The company can choose the rollover even if they have not yet acquired a replacement asset. However, a CGT event J5 occurs if, by the end of the replacement asset period, the company does not acquire a suitable replacement asset which is an active asset. A CGT event J6 occurs if, by the end of the replacement asset period, the cost base (first, second and fourth elements only) of the replacement assets they acquired is less than the capital gains disregarded under the rollover provisions.
The replacement asset period, defined under subsection 104-190(1A) of the ITAA 1997 starts 1 year before and ends 2 years after the last CGT event in the income year for which the company obtains the rollover. Subsection 104-190(2) of the ITAA 1997 provides the Commissioner may extend the replacement asset period.
The relevant factors in determining whether to extend the replacement asset period are:
a) whether there is evidence of an acceptable explanation for the period of extension requested and that it would be fair and equitable in the circumstances to provide such an extension,
b) whether there is any prejudice to the Commissioner which may result from the additional time being allowed, however the mere absence of prejudice is not enough to justify the granting of an extension,
c) whether there is any unsettling of people, other than the Commissioner, or of established practices,
d) the need to ensure fairness to people in like positions and the wider public interest,
e) whether there is any mischief involved, and
f) the consideration of the consequences.
Application to your circumstances
For the sale of the original asset, the company will meet the basic conditions under Subdivision 152-A of the ITAA 1997 because:
a) they have sold the original asset and a capital gain event occurred,
b) they have incurred a capital gain from the capital gain event,
c) the total net asset value of their CGT assets does not exceed $6 million, and
d) the CGT asset is an active asset.
As the company will not acquire the sufficient replacement assets within 2 years from selling the original asset, the replacement asset period will only be satisfied if the Commissioner allows a longer period under subsection 104-190(2) of the ITAA 1997.

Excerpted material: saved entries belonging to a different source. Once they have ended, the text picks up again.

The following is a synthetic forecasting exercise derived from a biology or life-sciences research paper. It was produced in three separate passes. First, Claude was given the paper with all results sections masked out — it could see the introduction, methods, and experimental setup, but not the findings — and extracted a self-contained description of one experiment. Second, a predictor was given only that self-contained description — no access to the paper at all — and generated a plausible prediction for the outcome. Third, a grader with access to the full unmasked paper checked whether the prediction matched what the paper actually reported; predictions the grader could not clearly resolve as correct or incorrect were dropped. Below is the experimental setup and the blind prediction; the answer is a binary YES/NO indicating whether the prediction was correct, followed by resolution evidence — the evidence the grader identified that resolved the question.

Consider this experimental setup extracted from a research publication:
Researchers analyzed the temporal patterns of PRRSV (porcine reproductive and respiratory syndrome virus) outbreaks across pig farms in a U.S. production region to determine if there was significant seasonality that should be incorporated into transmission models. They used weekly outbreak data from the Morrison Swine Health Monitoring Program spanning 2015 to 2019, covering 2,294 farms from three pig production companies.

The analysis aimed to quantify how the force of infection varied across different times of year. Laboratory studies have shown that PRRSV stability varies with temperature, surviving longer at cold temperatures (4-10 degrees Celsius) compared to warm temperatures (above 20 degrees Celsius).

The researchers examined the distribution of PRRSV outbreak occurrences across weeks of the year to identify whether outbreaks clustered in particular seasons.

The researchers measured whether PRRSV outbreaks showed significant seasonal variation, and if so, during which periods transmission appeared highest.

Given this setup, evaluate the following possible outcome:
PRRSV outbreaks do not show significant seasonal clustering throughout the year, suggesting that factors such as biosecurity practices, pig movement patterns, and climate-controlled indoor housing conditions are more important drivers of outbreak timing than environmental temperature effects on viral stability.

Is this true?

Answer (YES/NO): NO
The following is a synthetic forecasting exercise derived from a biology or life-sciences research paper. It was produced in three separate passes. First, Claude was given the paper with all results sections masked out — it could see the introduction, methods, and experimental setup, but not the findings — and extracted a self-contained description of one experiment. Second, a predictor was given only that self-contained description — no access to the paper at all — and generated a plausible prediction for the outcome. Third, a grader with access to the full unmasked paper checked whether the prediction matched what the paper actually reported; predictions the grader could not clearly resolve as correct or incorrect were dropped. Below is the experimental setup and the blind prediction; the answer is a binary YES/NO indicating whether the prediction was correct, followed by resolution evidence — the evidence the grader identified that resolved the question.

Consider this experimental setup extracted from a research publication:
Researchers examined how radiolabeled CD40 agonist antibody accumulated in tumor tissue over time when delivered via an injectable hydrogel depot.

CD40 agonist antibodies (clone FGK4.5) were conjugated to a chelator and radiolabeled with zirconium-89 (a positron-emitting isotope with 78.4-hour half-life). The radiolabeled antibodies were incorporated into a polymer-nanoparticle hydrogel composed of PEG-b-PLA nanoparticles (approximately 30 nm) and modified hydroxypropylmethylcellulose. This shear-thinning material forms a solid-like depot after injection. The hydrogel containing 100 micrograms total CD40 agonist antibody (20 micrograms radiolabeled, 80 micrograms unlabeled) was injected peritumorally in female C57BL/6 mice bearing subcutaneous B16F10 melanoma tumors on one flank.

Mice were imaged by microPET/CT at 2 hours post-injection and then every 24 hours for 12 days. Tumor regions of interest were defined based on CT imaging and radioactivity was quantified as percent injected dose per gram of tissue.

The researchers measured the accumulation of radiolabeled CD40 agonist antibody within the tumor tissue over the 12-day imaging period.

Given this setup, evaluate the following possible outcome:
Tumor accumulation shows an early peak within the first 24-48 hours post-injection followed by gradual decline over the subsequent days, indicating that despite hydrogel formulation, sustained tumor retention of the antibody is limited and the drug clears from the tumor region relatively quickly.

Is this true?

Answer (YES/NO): NO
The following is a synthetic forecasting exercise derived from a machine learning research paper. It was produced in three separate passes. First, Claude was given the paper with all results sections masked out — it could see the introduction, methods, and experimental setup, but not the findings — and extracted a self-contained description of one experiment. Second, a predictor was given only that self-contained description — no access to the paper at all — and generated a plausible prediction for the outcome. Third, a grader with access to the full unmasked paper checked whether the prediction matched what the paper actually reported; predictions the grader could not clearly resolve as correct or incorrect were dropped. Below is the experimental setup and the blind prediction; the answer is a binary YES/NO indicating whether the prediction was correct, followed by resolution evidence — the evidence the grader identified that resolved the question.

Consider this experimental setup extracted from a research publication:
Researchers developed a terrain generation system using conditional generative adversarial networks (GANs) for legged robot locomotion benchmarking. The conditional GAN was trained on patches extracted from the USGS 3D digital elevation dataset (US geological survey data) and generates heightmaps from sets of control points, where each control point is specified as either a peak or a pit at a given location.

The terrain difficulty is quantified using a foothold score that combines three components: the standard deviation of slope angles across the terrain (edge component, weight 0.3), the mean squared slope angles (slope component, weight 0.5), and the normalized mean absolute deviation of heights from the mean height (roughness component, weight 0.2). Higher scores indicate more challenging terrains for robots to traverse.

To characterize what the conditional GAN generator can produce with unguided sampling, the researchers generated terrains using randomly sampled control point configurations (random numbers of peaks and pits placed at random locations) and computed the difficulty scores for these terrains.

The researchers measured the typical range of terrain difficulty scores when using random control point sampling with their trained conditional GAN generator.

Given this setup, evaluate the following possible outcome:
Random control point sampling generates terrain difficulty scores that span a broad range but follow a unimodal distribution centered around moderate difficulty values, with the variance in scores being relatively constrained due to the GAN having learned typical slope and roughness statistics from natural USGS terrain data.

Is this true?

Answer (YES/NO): NO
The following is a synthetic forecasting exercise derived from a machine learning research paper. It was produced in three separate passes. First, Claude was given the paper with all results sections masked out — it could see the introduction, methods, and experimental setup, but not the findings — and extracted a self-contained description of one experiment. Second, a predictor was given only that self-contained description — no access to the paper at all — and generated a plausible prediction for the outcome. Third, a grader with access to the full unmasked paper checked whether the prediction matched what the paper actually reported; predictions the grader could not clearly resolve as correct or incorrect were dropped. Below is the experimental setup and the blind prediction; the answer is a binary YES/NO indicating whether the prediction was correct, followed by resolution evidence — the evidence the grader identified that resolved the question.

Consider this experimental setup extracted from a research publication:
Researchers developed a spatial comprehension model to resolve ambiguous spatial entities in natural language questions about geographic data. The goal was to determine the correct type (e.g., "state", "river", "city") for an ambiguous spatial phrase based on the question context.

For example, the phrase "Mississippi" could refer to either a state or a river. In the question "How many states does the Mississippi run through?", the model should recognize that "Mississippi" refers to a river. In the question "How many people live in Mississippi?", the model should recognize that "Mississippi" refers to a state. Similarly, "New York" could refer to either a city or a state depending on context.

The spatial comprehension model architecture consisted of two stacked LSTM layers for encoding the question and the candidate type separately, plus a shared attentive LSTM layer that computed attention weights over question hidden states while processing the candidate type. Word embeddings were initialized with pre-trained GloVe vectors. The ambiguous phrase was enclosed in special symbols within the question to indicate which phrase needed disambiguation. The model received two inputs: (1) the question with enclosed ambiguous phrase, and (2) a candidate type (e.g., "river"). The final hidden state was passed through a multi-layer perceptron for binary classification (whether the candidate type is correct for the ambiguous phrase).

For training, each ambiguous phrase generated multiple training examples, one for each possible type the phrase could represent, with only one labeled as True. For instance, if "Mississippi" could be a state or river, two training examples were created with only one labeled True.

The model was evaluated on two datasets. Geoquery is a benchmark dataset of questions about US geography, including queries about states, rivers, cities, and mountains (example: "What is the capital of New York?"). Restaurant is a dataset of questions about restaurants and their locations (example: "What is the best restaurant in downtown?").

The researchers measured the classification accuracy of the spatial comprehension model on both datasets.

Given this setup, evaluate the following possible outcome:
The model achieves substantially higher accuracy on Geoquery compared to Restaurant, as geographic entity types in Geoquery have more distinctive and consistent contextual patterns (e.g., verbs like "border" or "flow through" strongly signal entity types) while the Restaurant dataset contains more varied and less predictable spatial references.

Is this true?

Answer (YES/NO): NO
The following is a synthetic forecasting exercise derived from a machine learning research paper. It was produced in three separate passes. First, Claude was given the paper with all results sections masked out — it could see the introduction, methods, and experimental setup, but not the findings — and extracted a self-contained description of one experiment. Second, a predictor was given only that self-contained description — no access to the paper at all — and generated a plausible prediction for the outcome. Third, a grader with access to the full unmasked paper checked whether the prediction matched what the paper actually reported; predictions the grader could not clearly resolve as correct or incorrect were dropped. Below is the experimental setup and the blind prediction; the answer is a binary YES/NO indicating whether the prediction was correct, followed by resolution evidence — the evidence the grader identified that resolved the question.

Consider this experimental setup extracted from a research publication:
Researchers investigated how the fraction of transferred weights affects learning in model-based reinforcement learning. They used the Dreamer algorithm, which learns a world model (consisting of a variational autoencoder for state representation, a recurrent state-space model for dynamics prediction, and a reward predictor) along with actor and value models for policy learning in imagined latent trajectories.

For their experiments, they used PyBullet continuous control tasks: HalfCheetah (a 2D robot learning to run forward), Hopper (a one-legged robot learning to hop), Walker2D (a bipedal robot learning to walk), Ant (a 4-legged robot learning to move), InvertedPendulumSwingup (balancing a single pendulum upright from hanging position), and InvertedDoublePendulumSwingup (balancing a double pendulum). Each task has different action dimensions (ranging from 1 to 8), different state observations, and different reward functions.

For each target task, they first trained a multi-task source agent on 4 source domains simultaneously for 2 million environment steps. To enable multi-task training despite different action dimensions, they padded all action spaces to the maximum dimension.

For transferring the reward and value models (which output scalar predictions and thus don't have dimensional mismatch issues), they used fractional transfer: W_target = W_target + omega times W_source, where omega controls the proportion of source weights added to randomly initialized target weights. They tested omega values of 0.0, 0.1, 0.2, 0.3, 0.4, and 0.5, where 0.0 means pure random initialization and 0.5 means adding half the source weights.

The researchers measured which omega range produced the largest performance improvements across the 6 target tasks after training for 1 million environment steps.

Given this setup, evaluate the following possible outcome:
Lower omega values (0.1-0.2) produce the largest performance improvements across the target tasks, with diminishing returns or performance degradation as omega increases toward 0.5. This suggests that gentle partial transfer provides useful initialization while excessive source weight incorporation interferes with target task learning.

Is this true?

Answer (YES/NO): NO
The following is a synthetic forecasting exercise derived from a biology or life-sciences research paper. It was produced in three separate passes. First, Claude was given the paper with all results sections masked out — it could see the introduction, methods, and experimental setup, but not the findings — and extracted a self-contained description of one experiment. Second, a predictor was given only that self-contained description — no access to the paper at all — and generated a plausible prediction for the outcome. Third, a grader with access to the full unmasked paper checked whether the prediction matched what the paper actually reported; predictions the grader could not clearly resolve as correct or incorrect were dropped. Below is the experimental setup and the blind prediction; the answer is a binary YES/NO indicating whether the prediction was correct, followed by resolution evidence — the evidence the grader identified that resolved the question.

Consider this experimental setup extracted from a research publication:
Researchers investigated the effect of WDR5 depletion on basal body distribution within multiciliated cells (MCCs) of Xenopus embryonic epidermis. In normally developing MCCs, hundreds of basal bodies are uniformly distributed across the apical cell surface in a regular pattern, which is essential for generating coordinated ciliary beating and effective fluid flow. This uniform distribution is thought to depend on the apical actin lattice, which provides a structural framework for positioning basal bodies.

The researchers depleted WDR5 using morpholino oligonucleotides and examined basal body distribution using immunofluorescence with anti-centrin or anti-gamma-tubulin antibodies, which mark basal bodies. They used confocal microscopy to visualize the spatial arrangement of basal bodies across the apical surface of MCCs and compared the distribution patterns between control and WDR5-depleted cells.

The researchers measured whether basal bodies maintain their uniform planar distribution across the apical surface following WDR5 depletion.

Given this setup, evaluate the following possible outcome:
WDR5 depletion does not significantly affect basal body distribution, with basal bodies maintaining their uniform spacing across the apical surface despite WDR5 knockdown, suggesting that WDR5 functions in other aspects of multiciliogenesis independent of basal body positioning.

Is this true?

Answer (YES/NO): NO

The company did not obtain the final instalment for the sale of their asset to purchase replacement assets until May 20XX. Subsequently, the company acquired a replacement asset in December 20XX which covers a portion of the capital gain. The company has examined further replacement assets as potential purchases which would cover the remaining capital gain. Despite this, the assets were unsuitable. The company is continuing to examine replacement assets.
For these reasons, to date the company has been unable to acquire sufficient replacement assets.
The Commissioner will grant an extension of time in this case as:
a) there is an acceptable explanation as to why the delay occurred,
b) it would not be unfair and unequitable to entities in similar circumstances or like position to the company, and
c) the company obtained minimal control over the circumstances which arose around the replacement asset period.
Having considered the relevant facts, the Commissioner will apply their discretion under subsection 104-190(2) of the ITAA 1997 and allow an extension of time until May 20XX.